Comment aider l’enfant à exprimer ses émotions ?

Au moment de parler à son enfant, il faut le laisser prendre la parole et ne pas devancer ses questions. Il doit localiser l’événement qui a eu lieu dans un espace/temps concret. Il faut rester simple, clair mais éviter les raccourcis simplistes, la stigmatisation : parler le plus naturellement possible, le plus simplement possible, sans employer de vocabulaire compliqué.

Comment se faire comprendre ?

L’essentiel est d’adapter le vocabulaire à l’âge de l’enfant. La répétition de certains termes comme l’accentuation de certains mots jouent sur l’attention des tout petits. Les détails secondaires ou trop complexes sont à laisser de côté pour ne pas perdre l›enfant. Il faut aussi savoir attendre que l’enfant soit dans l’écoute : par moment, il y a des enfants qui vont juste poser la question, ils vont être dans l’écoute et à ce moment là, on prend le temps de lui expliquer. Il faut comprendre que certains enfants n’ont pas la maturité pour accepter la réponse et ils n’écouteront pas.

Doit-on forcer la discussion lorsqu’elle ne vient pas naturellement ?

Je recommande de ne pas être intrusif et de ne pas forcer la conversation. La question que les parents doivent poser à leurs enfants c’est : est-ce que tu veux qu’on en parle ? Avec enfant de 7 à 10 ans, on peut amener la conversation de la manière suivante : est-ce que tu attendu parler de tel événement ? Si ça réponse est oui, on aborde la conversation.

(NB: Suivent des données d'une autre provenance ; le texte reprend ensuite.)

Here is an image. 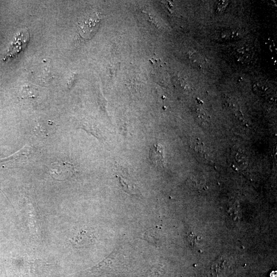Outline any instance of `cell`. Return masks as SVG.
<instances>
[{"instance_id":"5b68a950","label":"cell","mask_w":277,"mask_h":277,"mask_svg":"<svg viewBox=\"0 0 277 277\" xmlns=\"http://www.w3.org/2000/svg\"><path fill=\"white\" fill-rule=\"evenodd\" d=\"M230 259L221 258L212 266V272L217 277H223L231 269Z\"/></svg>"},{"instance_id":"52a82bcc","label":"cell","mask_w":277,"mask_h":277,"mask_svg":"<svg viewBox=\"0 0 277 277\" xmlns=\"http://www.w3.org/2000/svg\"><path fill=\"white\" fill-rule=\"evenodd\" d=\"M35 90L28 88H24L22 90V96L26 98L34 97L35 96Z\"/></svg>"},{"instance_id":"6da1fadb","label":"cell","mask_w":277,"mask_h":277,"mask_svg":"<svg viewBox=\"0 0 277 277\" xmlns=\"http://www.w3.org/2000/svg\"><path fill=\"white\" fill-rule=\"evenodd\" d=\"M101 17L97 13H92L85 16L78 23L79 30L82 36L85 38H90L97 31Z\"/></svg>"},{"instance_id":"277c9868","label":"cell","mask_w":277,"mask_h":277,"mask_svg":"<svg viewBox=\"0 0 277 277\" xmlns=\"http://www.w3.org/2000/svg\"><path fill=\"white\" fill-rule=\"evenodd\" d=\"M150 160L156 168L163 169L166 167L165 148L160 144H154L150 150Z\"/></svg>"},{"instance_id":"7a4b0ae2","label":"cell","mask_w":277,"mask_h":277,"mask_svg":"<svg viewBox=\"0 0 277 277\" xmlns=\"http://www.w3.org/2000/svg\"><path fill=\"white\" fill-rule=\"evenodd\" d=\"M50 173L55 179L64 181L73 176L75 169L73 165L69 163L58 161L51 165Z\"/></svg>"},{"instance_id":"3957f363","label":"cell","mask_w":277,"mask_h":277,"mask_svg":"<svg viewBox=\"0 0 277 277\" xmlns=\"http://www.w3.org/2000/svg\"><path fill=\"white\" fill-rule=\"evenodd\" d=\"M29 39V33L28 30L22 31L18 33L12 43L11 48L4 59L7 60L9 58L16 56L26 48Z\"/></svg>"},{"instance_id":"8992f818","label":"cell","mask_w":277,"mask_h":277,"mask_svg":"<svg viewBox=\"0 0 277 277\" xmlns=\"http://www.w3.org/2000/svg\"><path fill=\"white\" fill-rule=\"evenodd\" d=\"M190 145L192 149L196 152H203L205 149V146L203 142L199 138H192L190 140Z\"/></svg>"}]
</instances>
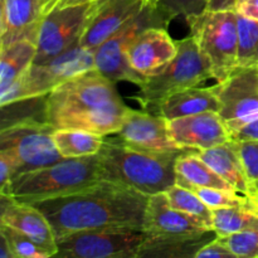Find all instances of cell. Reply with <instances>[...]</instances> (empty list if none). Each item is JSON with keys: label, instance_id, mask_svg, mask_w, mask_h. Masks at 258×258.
I'll use <instances>...</instances> for the list:
<instances>
[{"label": "cell", "instance_id": "obj_43", "mask_svg": "<svg viewBox=\"0 0 258 258\" xmlns=\"http://www.w3.org/2000/svg\"><path fill=\"white\" fill-rule=\"evenodd\" d=\"M4 15H5V0H0V37L4 32Z\"/></svg>", "mask_w": 258, "mask_h": 258}, {"label": "cell", "instance_id": "obj_1", "mask_svg": "<svg viewBox=\"0 0 258 258\" xmlns=\"http://www.w3.org/2000/svg\"><path fill=\"white\" fill-rule=\"evenodd\" d=\"M149 197L127 186L100 180L70 196L32 203L45 216L55 238L78 231L131 228L144 231Z\"/></svg>", "mask_w": 258, "mask_h": 258}, {"label": "cell", "instance_id": "obj_25", "mask_svg": "<svg viewBox=\"0 0 258 258\" xmlns=\"http://www.w3.org/2000/svg\"><path fill=\"white\" fill-rule=\"evenodd\" d=\"M52 136L55 149L63 159L97 155L105 143V136L73 128H57Z\"/></svg>", "mask_w": 258, "mask_h": 258}, {"label": "cell", "instance_id": "obj_21", "mask_svg": "<svg viewBox=\"0 0 258 258\" xmlns=\"http://www.w3.org/2000/svg\"><path fill=\"white\" fill-rule=\"evenodd\" d=\"M219 110V102L213 87H194L184 88L173 95L164 98L155 111L158 115L166 120L183 117V116L196 115L206 111Z\"/></svg>", "mask_w": 258, "mask_h": 258}, {"label": "cell", "instance_id": "obj_30", "mask_svg": "<svg viewBox=\"0 0 258 258\" xmlns=\"http://www.w3.org/2000/svg\"><path fill=\"white\" fill-rule=\"evenodd\" d=\"M193 191L212 211L221 208L247 209V204H248V197L241 196L236 191H228L216 188H197Z\"/></svg>", "mask_w": 258, "mask_h": 258}, {"label": "cell", "instance_id": "obj_39", "mask_svg": "<svg viewBox=\"0 0 258 258\" xmlns=\"http://www.w3.org/2000/svg\"><path fill=\"white\" fill-rule=\"evenodd\" d=\"M13 203H15V199L12 196L5 191H0V227L3 224V218H4L5 213Z\"/></svg>", "mask_w": 258, "mask_h": 258}, {"label": "cell", "instance_id": "obj_5", "mask_svg": "<svg viewBox=\"0 0 258 258\" xmlns=\"http://www.w3.org/2000/svg\"><path fill=\"white\" fill-rule=\"evenodd\" d=\"M213 80H227L238 67L239 33L234 10H206L186 19Z\"/></svg>", "mask_w": 258, "mask_h": 258}, {"label": "cell", "instance_id": "obj_44", "mask_svg": "<svg viewBox=\"0 0 258 258\" xmlns=\"http://www.w3.org/2000/svg\"><path fill=\"white\" fill-rule=\"evenodd\" d=\"M55 0H42V5H43V14H45V13L48 12V10L50 9V7L53 5V3H54Z\"/></svg>", "mask_w": 258, "mask_h": 258}, {"label": "cell", "instance_id": "obj_6", "mask_svg": "<svg viewBox=\"0 0 258 258\" xmlns=\"http://www.w3.org/2000/svg\"><path fill=\"white\" fill-rule=\"evenodd\" d=\"M178 52L174 59L156 75L146 77L134 96L145 110L153 108L168 96L184 88L201 86L211 80L208 64L197 44L193 35L176 40Z\"/></svg>", "mask_w": 258, "mask_h": 258}, {"label": "cell", "instance_id": "obj_31", "mask_svg": "<svg viewBox=\"0 0 258 258\" xmlns=\"http://www.w3.org/2000/svg\"><path fill=\"white\" fill-rule=\"evenodd\" d=\"M234 258H258V229L237 232L226 237H217Z\"/></svg>", "mask_w": 258, "mask_h": 258}, {"label": "cell", "instance_id": "obj_13", "mask_svg": "<svg viewBox=\"0 0 258 258\" xmlns=\"http://www.w3.org/2000/svg\"><path fill=\"white\" fill-rule=\"evenodd\" d=\"M113 140L131 149L150 153H180L169 131L168 120L160 115L128 108Z\"/></svg>", "mask_w": 258, "mask_h": 258}, {"label": "cell", "instance_id": "obj_34", "mask_svg": "<svg viewBox=\"0 0 258 258\" xmlns=\"http://www.w3.org/2000/svg\"><path fill=\"white\" fill-rule=\"evenodd\" d=\"M19 171H22V164L14 155L0 153V191L8 193L10 180Z\"/></svg>", "mask_w": 258, "mask_h": 258}, {"label": "cell", "instance_id": "obj_26", "mask_svg": "<svg viewBox=\"0 0 258 258\" xmlns=\"http://www.w3.org/2000/svg\"><path fill=\"white\" fill-rule=\"evenodd\" d=\"M212 229L216 237H226L237 232L258 229V214L246 208L213 209Z\"/></svg>", "mask_w": 258, "mask_h": 258}, {"label": "cell", "instance_id": "obj_33", "mask_svg": "<svg viewBox=\"0 0 258 258\" xmlns=\"http://www.w3.org/2000/svg\"><path fill=\"white\" fill-rule=\"evenodd\" d=\"M234 143L241 156L247 178L253 188V193H256L258 188V140H234Z\"/></svg>", "mask_w": 258, "mask_h": 258}, {"label": "cell", "instance_id": "obj_37", "mask_svg": "<svg viewBox=\"0 0 258 258\" xmlns=\"http://www.w3.org/2000/svg\"><path fill=\"white\" fill-rule=\"evenodd\" d=\"M232 140H258V118L242 126L239 130L231 135Z\"/></svg>", "mask_w": 258, "mask_h": 258}, {"label": "cell", "instance_id": "obj_27", "mask_svg": "<svg viewBox=\"0 0 258 258\" xmlns=\"http://www.w3.org/2000/svg\"><path fill=\"white\" fill-rule=\"evenodd\" d=\"M165 196L173 208L198 219L202 223L206 224L211 231H213L212 229V209H209L194 191L174 184L165 191Z\"/></svg>", "mask_w": 258, "mask_h": 258}, {"label": "cell", "instance_id": "obj_18", "mask_svg": "<svg viewBox=\"0 0 258 258\" xmlns=\"http://www.w3.org/2000/svg\"><path fill=\"white\" fill-rule=\"evenodd\" d=\"M3 224L29 237L47 251L50 257H55L57 254V238L52 226L44 214L33 204L19 203L15 201L5 213Z\"/></svg>", "mask_w": 258, "mask_h": 258}, {"label": "cell", "instance_id": "obj_12", "mask_svg": "<svg viewBox=\"0 0 258 258\" xmlns=\"http://www.w3.org/2000/svg\"><path fill=\"white\" fill-rule=\"evenodd\" d=\"M92 68L95 50L80 44L44 63H33L24 75L28 95L30 98L47 96L60 83Z\"/></svg>", "mask_w": 258, "mask_h": 258}, {"label": "cell", "instance_id": "obj_36", "mask_svg": "<svg viewBox=\"0 0 258 258\" xmlns=\"http://www.w3.org/2000/svg\"><path fill=\"white\" fill-rule=\"evenodd\" d=\"M233 10L246 19L258 20V0H238Z\"/></svg>", "mask_w": 258, "mask_h": 258}, {"label": "cell", "instance_id": "obj_47", "mask_svg": "<svg viewBox=\"0 0 258 258\" xmlns=\"http://www.w3.org/2000/svg\"><path fill=\"white\" fill-rule=\"evenodd\" d=\"M257 68H258V67H257Z\"/></svg>", "mask_w": 258, "mask_h": 258}, {"label": "cell", "instance_id": "obj_40", "mask_svg": "<svg viewBox=\"0 0 258 258\" xmlns=\"http://www.w3.org/2000/svg\"><path fill=\"white\" fill-rule=\"evenodd\" d=\"M95 2V0H55L50 9L53 8H66V7H73V5H81V4H87V3ZM49 9V10H50ZM48 10V12H49Z\"/></svg>", "mask_w": 258, "mask_h": 258}, {"label": "cell", "instance_id": "obj_20", "mask_svg": "<svg viewBox=\"0 0 258 258\" xmlns=\"http://www.w3.org/2000/svg\"><path fill=\"white\" fill-rule=\"evenodd\" d=\"M43 17L42 0H5L4 32L2 44L37 38Z\"/></svg>", "mask_w": 258, "mask_h": 258}, {"label": "cell", "instance_id": "obj_9", "mask_svg": "<svg viewBox=\"0 0 258 258\" xmlns=\"http://www.w3.org/2000/svg\"><path fill=\"white\" fill-rule=\"evenodd\" d=\"M145 232L131 228H101L78 231L57 239L55 257L139 258Z\"/></svg>", "mask_w": 258, "mask_h": 258}, {"label": "cell", "instance_id": "obj_32", "mask_svg": "<svg viewBox=\"0 0 258 258\" xmlns=\"http://www.w3.org/2000/svg\"><path fill=\"white\" fill-rule=\"evenodd\" d=\"M151 2L171 15L174 19L176 17H183L186 20L206 12L209 0H151Z\"/></svg>", "mask_w": 258, "mask_h": 258}, {"label": "cell", "instance_id": "obj_42", "mask_svg": "<svg viewBox=\"0 0 258 258\" xmlns=\"http://www.w3.org/2000/svg\"><path fill=\"white\" fill-rule=\"evenodd\" d=\"M247 209H249V211H252L253 213L258 214V191L248 197V204H247Z\"/></svg>", "mask_w": 258, "mask_h": 258}, {"label": "cell", "instance_id": "obj_46", "mask_svg": "<svg viewBox=\"0 0 258 258\" xmlns=\"http://www.w3.org/2000/svg\"><path fill=\"white\" fill-rule=\"evenodd\" d=\"M257 191H258V188H257V190H256V193H257Z\"/></svg>", "mask_w": 258, "mask_h": 258}, {"label": "cell", "instance_id": "obj_24", "mask_svg": "<svg viewBox=\"0 0 258 258\" xmlns=\"http://www.w3.org/2000/svg\"><path fill=\"white\" fill-rule=\"evenodd\" d=\"M35 40L22 39L0 48V85L15 82L33 64Z\"/></svg>", "mask_w": 258, "mask_h": 258}, {"label": "cell", "instance_id": "obj_45", "mask_svg": "<svg viewBox=\"0 0 258 258\" xmlns=\"http://www.w3.org/2000/svg\"><path fill=\"white\" fill-rule=\"evenodd\" d=\"M2 45H3V44H2V39H0V48H2Z\"/></svg>", "mask_w": 258, "mask_h": 258}, {"label": "cell", "instance_id": "obj_35", "mask_svg": "<svg viewBox=\"0 0 258 258\" xmlns=\"http://www.w3.org/2000/svg\"><path fill=\"white\" fill-rule=\"evenodd\" d=\"M196 258H234V256L227 248L226 244H223L217 237H214L212 241L204 244L197 252Z\"/></svg>", "mask_w": 258, "mask_h": 258}, {"label": "cell", "instance_id": "obj_14", "mask_svg": "<svg viewBox=\"0 0 258 258\" xmlns=\"http://www.w3.org/2000/svg\"><path fill=\"white\" fill-rule=\"evenodd\" d=\"M169 131L183 150L199 151L231 140V134L217 111H206L168 121Z\"/></svg>", "mask_w": 258, "mask_h": 258}, {"label": "cell", "instance_id": "obj_22", "mask_svg": "<svg viewBox=\"0 0 258 258\" xmlns=\"http://www.w3.org/2000/svg\"><path fill=\"white\" fill-rule=\"evenodd\" d=\"M175 184L191 191L197 188H216L236 191L208 164L204 163L196 151L191 150L184 151L176 158Z\"/></svg>", "mask_w": 258, "mask_h": 258}, {"label": "cell", "instance_id": "obj_19", "mask_svg": "<svg viewBox=\"0 0 258 258\" xmlns=\"http://www.w3.org/2000/svg\"><path fill=\"white\" fill-rule=\"evenodd\" d=\"M196 153L237 193L244 197H249L253 194V188L247 178L246 170L243 168L234 140L231 139L221 145L206 149V150L196 151Z\"/></svg>", "mask_w": 258, "mask_h": 258}, {"label": "cell", "instance_id": "obj_7", "mask_svg": "<svg viewBox=\"0 0 258 258\" xmlns=\"http://www.w3.org/2000/svg\"><path fill=\"white\" fill-rule=\"evenodd\" d=\"M174 18L149 2L136 17L128 20L95 50V68L113 82H131L140 86L145 81L128 66L126 52L136 37L150 27H165Z\"/></svg>", "mask_w": 258, "mask_h": 258}, {"label": "cell", "instance_id": "obj_2", "mask_svg": "<svg viewBox=\"0 0 258 258\" xmlns=\"http://www.w3.org/2000/svg\"><path fill=\"white\" fill-rule=\"evenodd\" d=\"M127 110L115 82L96 68L60 83L44 100V120L54 130L73 128L105 138L120 130Z\"/></svg>", "mask_w": 258, "mask_h": 258}, {"label": "cell", "instance_id": "obj_28", "mask_svg": "<svg viewBox=\"0 0 258 258\" xmlns=\"http://www.w3.org/2000/svg\"><path fill=\"white\" fill-rule=\"evenodd\" d=\"M237 19L239 33L238 67H258V20L246 19L238 14Z\"/></svg>", "mask_w": 258, "mask_h": 258}, {"label": "cell", "instance_id": "obj_10", "mask_svg": "<svg viewBox=\"0 0 258 258\" xmlns=\"http://www.w3.org/2000/svg\"><path fill=\"white\" fill-rule=\"evenodd\" d=\"M54 128L39 118L0 123V153L14 155L22 171L50 165L60 159L53 141Z\"/></svg>", "mask_w": 258, "mask_h": 258}, {"label": "cell", "instance_id": "obj_38", "mask_svg": "<svg viewBox=\"0 0 258 258\" xmlns=\"http://www.w3.org/2000/svg\"><path fill=\"white\" fill-rule=\"evenodd\" d=\"M238 0H209L207 10H233Z\"/></svg>", "mask_w": 258, "mask_h": 258}, {"label": "cell", "instance_id": "obj_41", "mask_svg": "<svg viewBox=\"0 0 258 258\" xmlns=\"http://www.w3.org/2000/svg\"><path fill=\"white\" fill-rule=\"evenodd\" d=\"M0 258H13L2 228H0Z\"/></svg>", "mask_w": 258, "mask_h": 258}, {"label": "cell", "instance_id": "obj_8", "mask_svg": "<svg viewBox=\"0 0 258 258\" xmlns=\"http://www.w3.org/2000/svg\"><path fill=\"white\" fill-rule=\"evenodd\" d=\"M98 7V0L87 4L53 8L43 14L35 38L33 63H44L80 44L83 33Z\"/></svg>", "mask_w": 258, "mask_h": 258}, {"label": "cell", "instance_id": "obj_3", "mask_svg": "<svg viewBox=\"0 0 258 258\" xmlns=\"http://www.w3.org/2000/svg\"><path fill=\"white\" fill-rule=\"evenodd\" d=\"M181 153L141 151L105 138L98 153L101 179L148 197L165 193L175 184V161Z\"/></svg>", "mask_w": 258, "mask_h": 258}, {"label": "cell", "instance_id": "obj_16", "mask_svg": "<svg viewBox=\"0 0 258 258\" xmlns=\"http://www.w3.org/2000/svg\"><path fill=\"white\" fill-rule=\"evenodd\" d=\"M144 232L149 237H190L213 232L198 219L173 208L165 193L149 197Z\"/></svg>", "mask_w": 258, "mask_h": 258}, {"label": "cell", "instance_id": "obj_17", "mask_svg": "<svg viewBox=\"0 0 258 258\" xmlns=\"http://www.w3.org/2000/svg\"><path fill=\"white\" fill-rule=\"evenodd\" d=\"M150 0H98V7L80 45L96 50L116 30L139 14Z\"/></svg>", "mask_w": 258, "mask_h": 258}, {"label": "cell", "instance_id": "obj_29", "mask_svg": "<svg viewBox=\"0 0 258 258\" xmlns=\"http://www.w3.org/2000/svg\"><path fill=\"white\" fill-rule=\"evenodd\" d=\"M2 231L7 238L8 247L13 258H49V253L35 243L29 237L24 236L17 229L3 224Z\"/></svg>", "mask_w": 258, "mask_h": 258}, {"label": "cell", "instance_id": "obj_23", "mask_svg": "<svg viewBox=\"0 0 258 258\" xmlns=\"http://www.w3.org/2000/svg\"><path fill=\"white\" fill-rule=\"evenodd\" d=\"M212 234L214 232L190 237L146 236L140 247L139 258H196L197 252L213 239Z\"/></svg>", "mask_w": 258, "mask_h": 258}, {"label": "cell", "instance_id": "obj_15", "mask_svg": "<svg viewBox=\"0 0 258 258\" xmlns=\"http://www.w3.org/2000/svg\"><path fill=\"white\" fill-rule=\"evenodd\" d=\"M176 52V40L170 37L168 28L150 27L134 39L126 52V59L136 73L146 78L160 72L174 59Z\"/></svg>", "mask_w": 258, "mask_h": 258}, {"label": "cell", "instance_id": "obj_11", "mask_svg": "<svg viewBox=\"0 0 258 258\" xmlns=\"http://www.w3.org/2000/svg\"><path fill=\"white\" fill-rule=\"evenodd\" d=\"M218 113L229 134L258 118V68L238 67L227 80L213 86Z\"/></svg>", "mask_w": 258, "mask_h": 258}, {"label": "cell", "instance_id": "obj_4", "mask_svg": "<svg viewBox=\"0 0 258 258\" xmlns=\"http://www.w3.org/2000/svg\"><path fill=\"white\" fill-rule=\"evenodd\" d=\"M101 179L98 154L59 161L15 174L8 194L19 203H35L78 193Z\"/></svg>", "mask_w": 258, "mask_h": 258}]
</instances>
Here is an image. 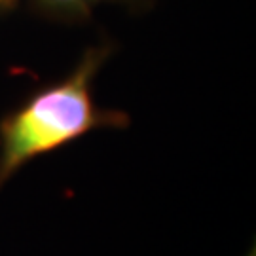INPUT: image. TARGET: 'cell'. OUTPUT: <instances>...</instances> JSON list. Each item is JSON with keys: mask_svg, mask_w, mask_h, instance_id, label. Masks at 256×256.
I'll return each instance as SVG.
<instances>
[{"mask_svg": "<svg viewBox=\"0 0 256 256\" xmlns=\"http://www.w3.org/2000/svg\"><path fill=\"white\" fill-rule=\"evenodd\" d=\"M104 52L84 55L68 78L30 97L18 112L0 122V188L23 165L101 126H126L120 112L97 108L92 82Z\"/></svg>", "mask_w": 256, "mask_h": 256, "instance_id": "obj_1", "label": "cell"}, {"mask_svg": "<svg viewBox=\"0 0 256 256\" xmlns=\"http://www.w3.org/2000/svg\"><path fill=\"white\" fill-rule=\"evenodd\" d=\"M38 2L52 12L63 14V16H84L92 8L90 0H38Z\"/></svg>", "mask_w": 256, "mask_h": 256, "instance_id": "obj_2", "label": "cell"}]
</instances>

Comment faire pour le protéger des images violentes ?

Les images doivent rester pudiques. Il faut rester attentif aux images que l’on donne à voir à nos enfants, les journaux du midi à la mi-journée sont des journaux adaptés à toute la famille. Ils transmettent une information mais restent pudiques dans les images et ils ne montrent pas des images choc.

Quels conseils donnez-vous sur l’attitude des parents au quotidien ?

Gardez en tête que l’enfant est réceptif aux angoisses des parents. Il faut éviter les changements d’habitude. Rationaliser les événements traumatisants qui viennent de se produire, en ne minimisant pas l’emprise que cela peut avoir sur l’enfant. Attention aux discours contradictoires ou les commentaires qui complexifient la compréhension des événements. Politiser le discours, par exemple, est néfaste et brouille l’esprit de l’enfant en le polluant avec des problèmes d’adultes.

Lire la vie des héros à qui l’on voudrait ressembler

On le sait, un exemple peut parfois plus que des beaux discours pour encourager chacun à donner le meilleur de soi. Dans les récits post-attentats, on trouve bien entendu « le méchant ». L’auteur de l’acte barbare. Les victimes : ceux qui sont mort en toute innocence et puis ceux qui ont survécus mais qui continueront à vivre au prix de lourds efforts pour surmonter le traumatisme. Enfin, on trouve aussi les héros. Ces gens qui étaient prêts à mourir pour sauver les autres : il y a Franck le motard, mais aussi des dizaines d’inconnus qui se sont mis immédiatement à la disposition des secouristes pour sauver des vies. Lire l’actualité à travers ces témoignages poignants est un formidable combustible pour alimenter le moteur intérieur des plus jeunes et les encourager à donner le meilleur d’eux même lorsque les circonstances leur donneront l’occasion de le faire.